DANS le cadre des "Nouvelles Technologies Appliquées", l’équipe pédagogique du collège Jacques-Yves Cousteau propose à un groupe d’élèves de quatrième de publier un journal scolaire. Objectif : découvrir l’activité de journaliste, le processus et les contraintes de l’édition.

Le premier numéro du Hérisson des mers voit le jour avant les vacances de février 2004. On y traite de bowling, de système solaire, de peer to peer et autres bricoles glanées sur internet. Pour pimenter leur canard tiré à quelques dizaines d’exemplaires puis distribué aux copains, trois collégiens ont signé autant de canulars.

Quelques semaines plus tard la ville est entraînée dans la tourmente électorale. Le maire UMP élu en 2001, Jean-Louis Masson, soumet sa candidature aux gardéens dans le but de ravir le canton à l’ancien maire communiste Yvon Robert.

Entre les deux tours de scrutin, le principal du collège apprend que le maire porte plainte contre lui, en sa qualité de directeur de publication du Hérisson des mers. L’équipe pédagogique pense d’abord à un poisson d’avril anticipé.
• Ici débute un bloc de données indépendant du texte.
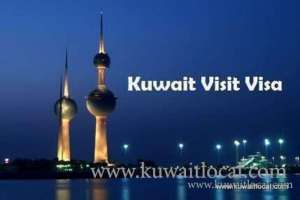 getting-parents-on-3-months-visit-visa-when-wife-is-pregnant_kuwait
Mais quand la Police nationale invite le principal à faire une déposition au commissariat, tout comme elle se rend au domicile d’un élève ayant participé à l’aventure du journal, plus personne ne rit.

Ce collégien pensait signer un canular, Masson l’estime auteur d’un article diffamatoire. De quoi est-il question ? De fesses ? De harcèlement ? De répression syndicale ? De collusion avec le Front national ? Non, bien pire :

Masson prétendra devant les caméras de FR3 que cet article a été reproduit sous la forme d’un tract et distribué pendant la campagne électorale dans les boîtes aux lettres de la ville. Aux dernières nouvelles, il serait le seul à l’avoir reçu, même s’il paraît qu’Yvon Robert a évoqué le petit journal lors d’un meeting. Selon l’équipe pédagogique, une vingtaine de Hérisson au plus ont été écoulés.
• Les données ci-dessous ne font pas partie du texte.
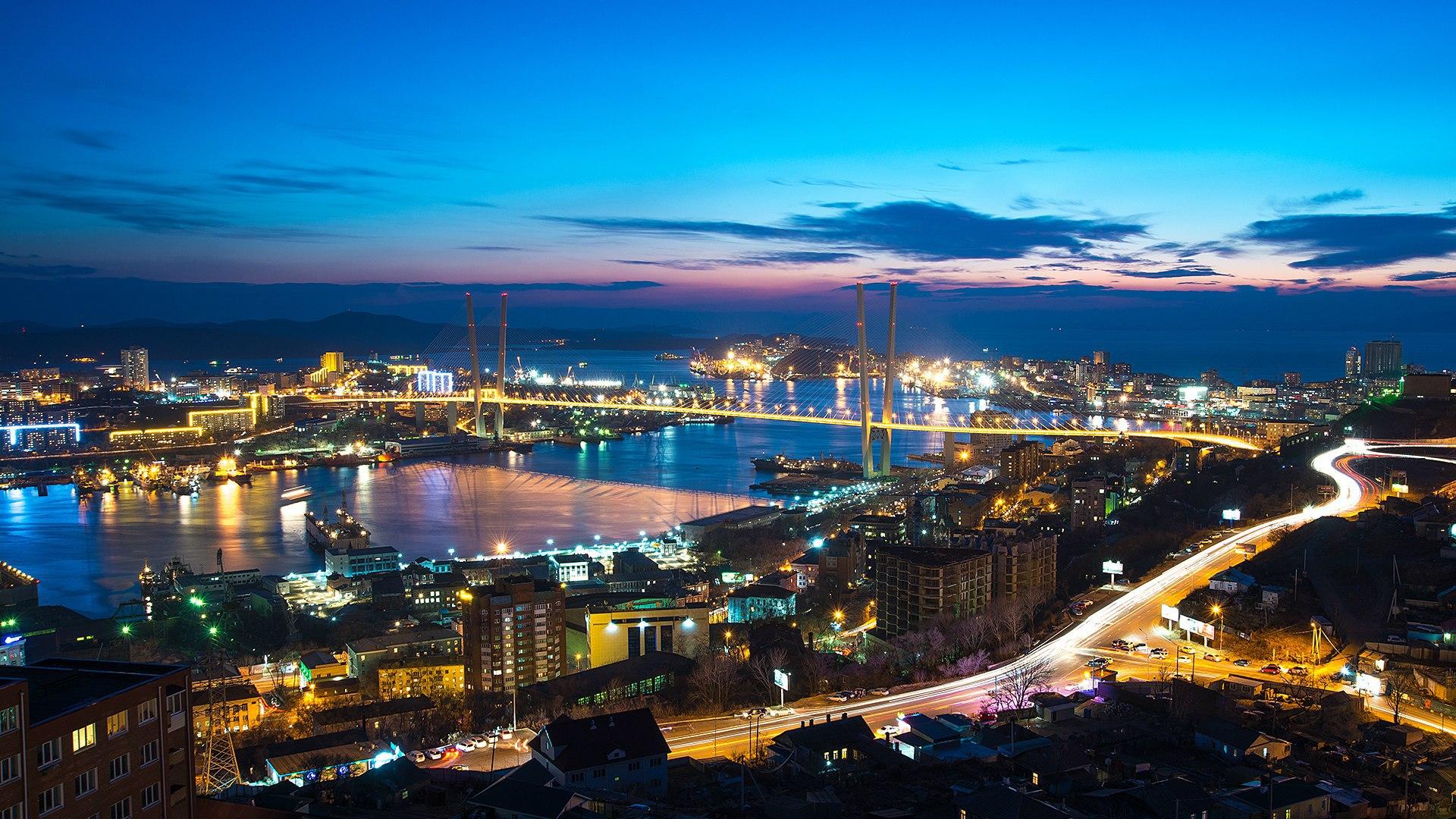 Владивосток открытки фото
Le procureur de la République, qui a le sens du ridicule et d’autres dossiers à traiter, décide rapidement de classer l’affaire. Le plaignant concentre alors sa rage sur ces profs irresponsables qui n’enseignent pas la "vérité" et instrumentalisent nos chères têtes blondes.

Un des objectifs du journal scolaire est d’apprendre aux élèves à décoder la presse par une lecture critique. Ne jamais isoler un propos de son contexte éditorial. Savoir que les girafes sont originaires d’Afrique. Apprécier la farce enfantine. "Si monsieur le maire ne sait pas lire un texte, qu’il ne vienne pas donner des leçons d’éducation", tempête un des profs effaré qu’un acte pédagogique puisse à ce point dériver sur le terrain politique, voire judiciaire.

Ein reich, ein volk, ein journal. "La liberté de la presse est un principe fondamental, pas la diffamation" affirme Masson [1] qui en connaît un rayon, dans la mesure où il se trouve lui-même directeur de publication de l’excellent Vivre à la Garde, périodique municipal à la ligne éditoriale irréprochable.

Les profs du collège J-Y. Cousteau invitent le maire à venir débattre de journalisme dans leur classe. L’ancien gendarme osera-t-il se rendre dans ce bourbier crypto-bolchevique que représente un établissement public d’enseignement secondaire ? Il a sans doute mieux à faire maintenant qu’il est élu.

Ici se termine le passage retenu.